Overcoming the Pitfalls of Vision-Language Model Finetuning for OOD Generalization (2401.15914v2)

Published 29 Jan 2024 in cs.CV and cs.AI

Abstract: Existing vision-LLMs exhibit strong generalization on a variety of visual domains and tasks. However, such models mainly perform zero-shot recognition in a closed-set manner, and thus struggle to handle open-domain visual concepts by design. There are recent finetuning methods, such as prompt learning, that not only study the discrimination between in-distribution (ID) and out-of-distribution (OOD) samples, but also show some improvements in both ID and OOD accuracies. In this paper, we first demonstrate that vision-LLMs, after long enough finetuning but without proper regularization, tend to overfit the known classes in the given dataset, with degraded performance on unknown classes. Then we propose a novel approach OGEN to address this pitfall, with the main focus on improving the OOD GENeralization of finetuned models. Specifically, a class-conditional feature generator is introduced to synthesize OOD features using just the class name of any unknown class. Such synthesized features will provide useful knowledge about unknowns and help regularize the decision boundary between ID and OOD data when optimized jointly. Equally important is our adaptive self-distillation mechanism to regularize our feature generation model during joint optimization, i.e., adaptively transferring knowledge between model states to further prevent overfitting. Experiments validate that our method yields convincing gains in OOD generalization performance in different settings. Code: https://github.com/apple/ml-ogen.

PDF Abstract

Abstract

Research into vision-language (V-L) models has seen rapid progress in terms of generalization across various domains and tasks. Vision-LLMs like CLIP, adept at zero-shot recognition, have experienced significant growth, particularly in understanding out-of-distribution (OOD) samples during fine-tuning. Nevertheless, these models are prone to overfitting known dataset classes after sustained fine-tuning. Addressing this issue, the current paper introduces an innovative approach dubbed OGEN, which enhances OOD generalization in fine-tuned models by leveraging a class-conditional feature generator and an adaptive self-distillation mechanism for robust regularization.

Introduction

State-of-the-art models in the vision-language sphere, such as CLIP, exhibit promising zero-shot capabilities; however, they often falter with OOD samples, which require recognition beyond the in-distribution set. Enhancements via fine-tuning methods have shown improvement in both in-distribution and OOD performance but have also revealed a tendency toward overfitting. This work primarily addresses the overfit-pitfall commonly encountered in V-L model fine-tuning and explores the added advantages of utilizing a novel method that concurrently leverages synthesized OOD data and a self-distillation strategy.

Methodology

The newly proposed OGEN method tackles the overfitting issue by incorporating two key components:

A class-conditional feature generator introduces the capability to synthesize features of unknown classes given only the class name, capitalizing on the well-aligned image-text feature space in CLIP. It employs a lightweight attention mechanism, generating features that model complex distributions of OOD samples.
Adaptive self-distillation, conducted by teaching the current status of the model using outputs from earlier checkpoints, promotes a more generalized solution and mitigates the risks of overfitting to known classes.

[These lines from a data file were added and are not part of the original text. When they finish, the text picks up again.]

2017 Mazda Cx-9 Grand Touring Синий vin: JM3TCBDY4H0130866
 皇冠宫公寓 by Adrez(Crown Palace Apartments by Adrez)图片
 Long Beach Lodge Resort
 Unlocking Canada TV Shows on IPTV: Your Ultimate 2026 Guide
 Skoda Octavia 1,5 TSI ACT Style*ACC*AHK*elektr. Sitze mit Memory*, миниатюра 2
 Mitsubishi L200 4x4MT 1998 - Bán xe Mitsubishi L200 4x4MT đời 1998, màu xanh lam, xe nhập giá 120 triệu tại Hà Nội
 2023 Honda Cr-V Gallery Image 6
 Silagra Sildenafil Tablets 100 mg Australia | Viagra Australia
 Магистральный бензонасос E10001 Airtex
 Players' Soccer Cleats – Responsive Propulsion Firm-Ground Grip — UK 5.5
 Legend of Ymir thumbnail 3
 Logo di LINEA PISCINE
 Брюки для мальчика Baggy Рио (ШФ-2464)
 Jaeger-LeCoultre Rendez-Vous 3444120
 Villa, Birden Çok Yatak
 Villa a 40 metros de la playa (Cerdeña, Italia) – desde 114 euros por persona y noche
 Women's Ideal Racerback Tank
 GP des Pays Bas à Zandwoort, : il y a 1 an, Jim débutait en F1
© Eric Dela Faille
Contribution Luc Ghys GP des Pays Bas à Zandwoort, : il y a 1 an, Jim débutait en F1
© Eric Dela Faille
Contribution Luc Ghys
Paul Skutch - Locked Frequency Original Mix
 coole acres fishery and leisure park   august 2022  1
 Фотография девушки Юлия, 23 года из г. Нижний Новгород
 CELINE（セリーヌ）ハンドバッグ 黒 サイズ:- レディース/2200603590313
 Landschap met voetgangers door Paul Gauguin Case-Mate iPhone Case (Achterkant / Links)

The combination of these components results in a model with impressive robustness and balance in performance across known and unknown classes.

Experiments and Results

Extensive experiments validate the OGEN approach's effectiveness under two OOD generalization settings: within-dataset and cross-dataset generalizations. The results signify consistent improvement in OOD generalization across various fine-tuning methodologies applied to CLIP-like architectures. Notably, OGEN enhances OOD accuracy by up to 18.77% under certain conditions. This performance can be attributed to the effective use of synthesized OOD features during optimization and a sophisticated self-distillation method that prevents model checkpoint overfitting.

Conclusion

This paper breaks new ground in improving the OOD generalization of V-L models by pinpointing and addressing key overfitting pitfalls. The introduction of class-conditional feature synthesis and adaptive self-distillation as a dual approach offers a robust framework for model regularization, resulting in significantly enhanced performance on OOD samples. Future work could include extending OGEN's findings to other fine-tuning methods and exploring its application to uncertainty modeling on unseen data for further advancements in V-L research.